Monday, August 12, 2013

Federal Judge: NYPD's Stop-and-Frisk Practices Violate the Constitution

As much as they would like to, cops can’t stop and search you for no reason. Officers must be able to identify factors causing them to reasonably suspect that you are or were involved in criminal activity before they can detain you. Even then, a reasonable belief that you’re up to no good, by itself, doesn’t allow them to search you. For that, they must have an objective indication that you may be armed and dangerous. And when the cops do search you, they can only pat your outer clothing for weapons.

Today a federal judge found that New York police officers have for years systematically stopped and frisked innocent people, particularly minorities. In her ruling, Judge Shira A. Scheindlin appointed a lawyer to monitor the New York Police Department’s practices going forward and ordered several other remedies, including a pilot program whereby officers will wear cameras in order to record civilian encounters. Scheindlin’s ruling puts an ostensible end to the NYPD’s racially driven method of detaining and searching people who, by and large, are simply minding their own business. (Mayor Michael Bloomberg vows that the city will appeal the ruling.)

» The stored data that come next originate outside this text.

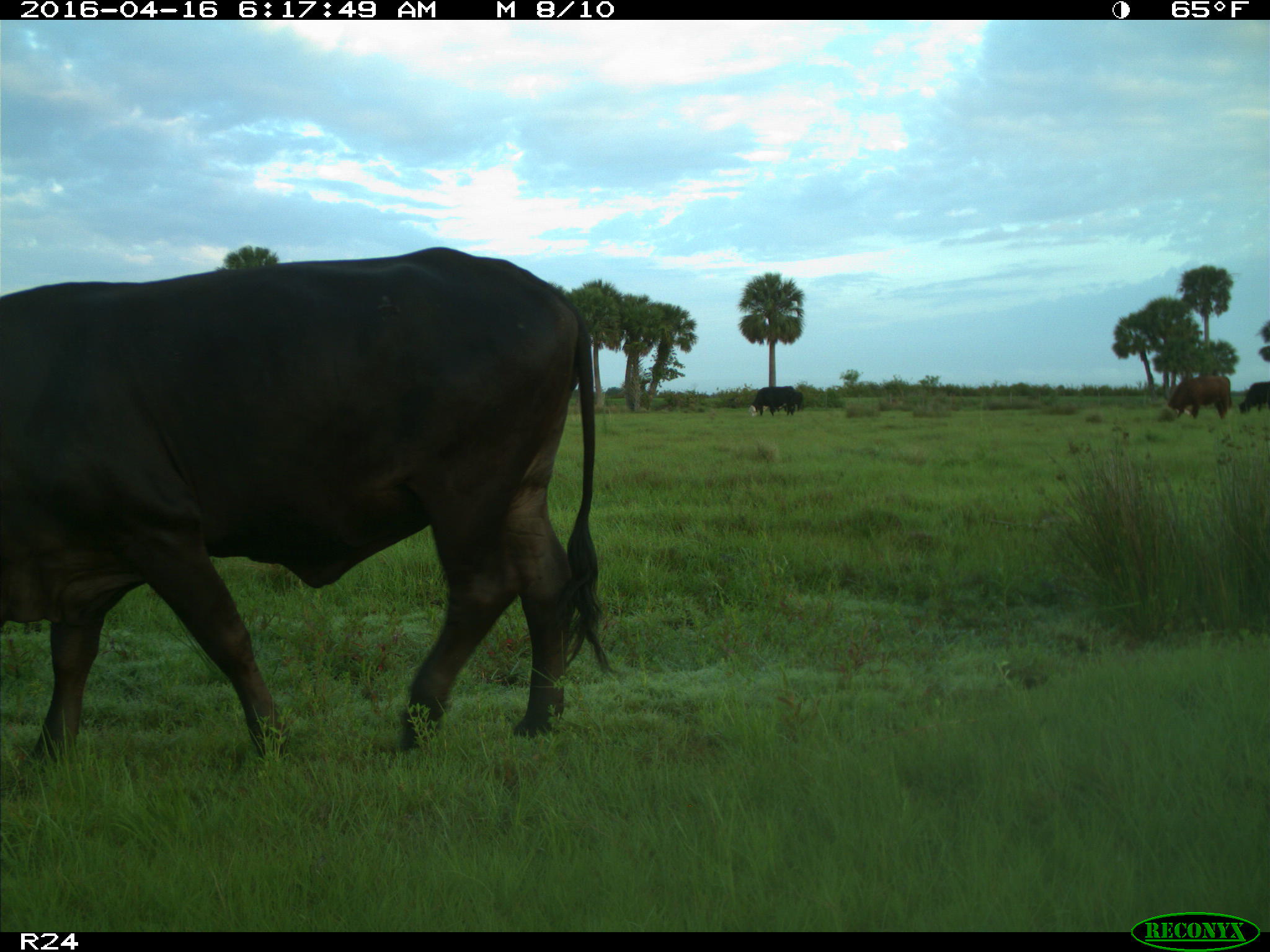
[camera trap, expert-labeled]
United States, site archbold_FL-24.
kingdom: Animalia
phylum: Chordata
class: Mammalia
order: Artiodactyla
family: Bovidae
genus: Bos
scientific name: Bos taurus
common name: domestic cow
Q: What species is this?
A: Bos taurus (domestic cow).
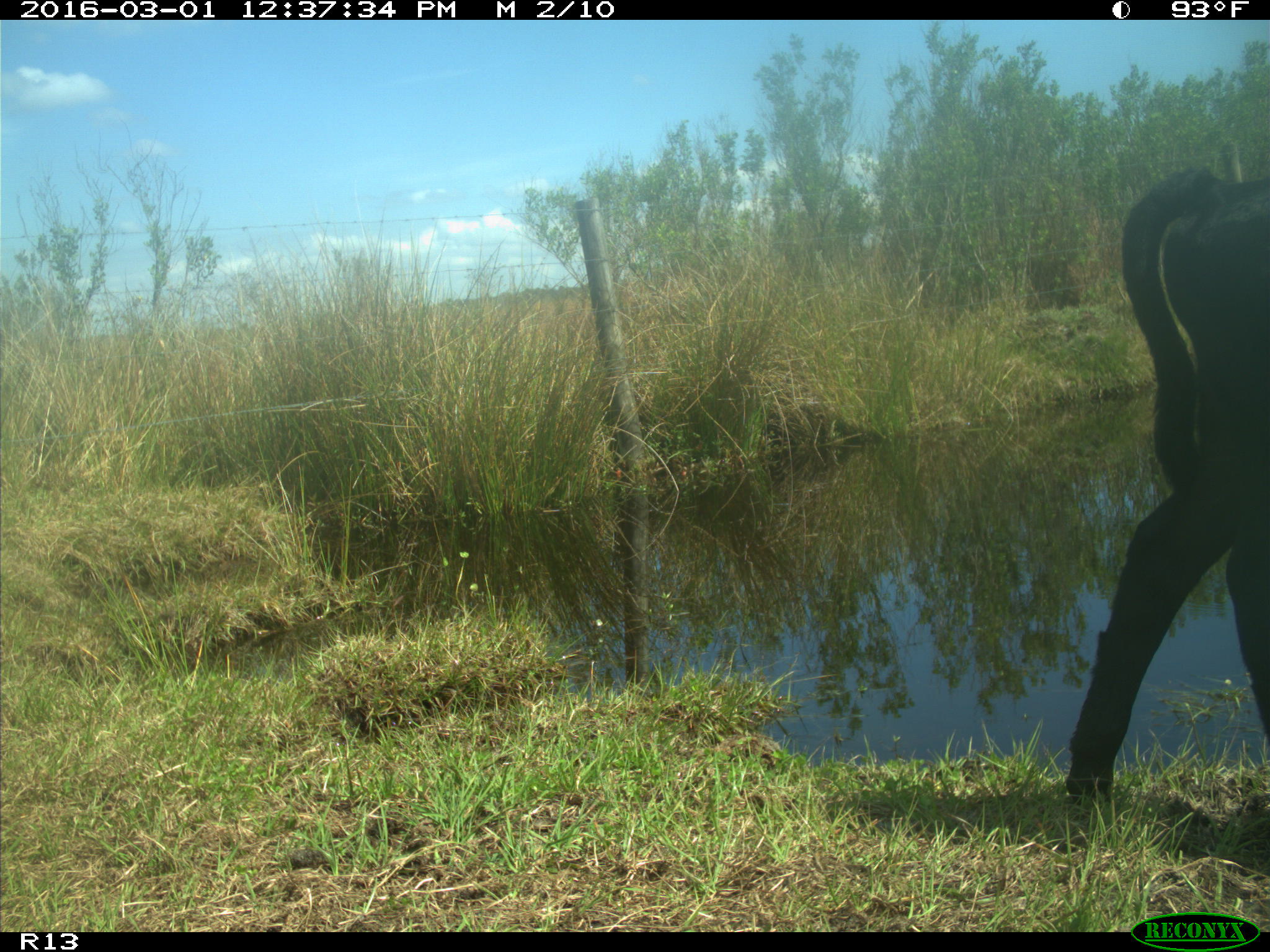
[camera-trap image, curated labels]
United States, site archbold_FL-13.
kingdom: Animalia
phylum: Chordata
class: Mammalia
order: Artiodactyla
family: Bovidae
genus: Bos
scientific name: Bos taurus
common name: domestic cow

Those upset with the ruling because it impedes supposedly effective police practices should take their argument up with the Constitution: The Fourth Amendment forbids unreasonable searches and seizures, while the 14th Amendment provides that all citizens are entitled to equal protection of the law. Scheindlin’s findings that about 88 percent of detainees were African American or Hispanic, and that nearly 90 percent of stop-and-frisks ended without arrest or citation, prove that this ruling was long overdue.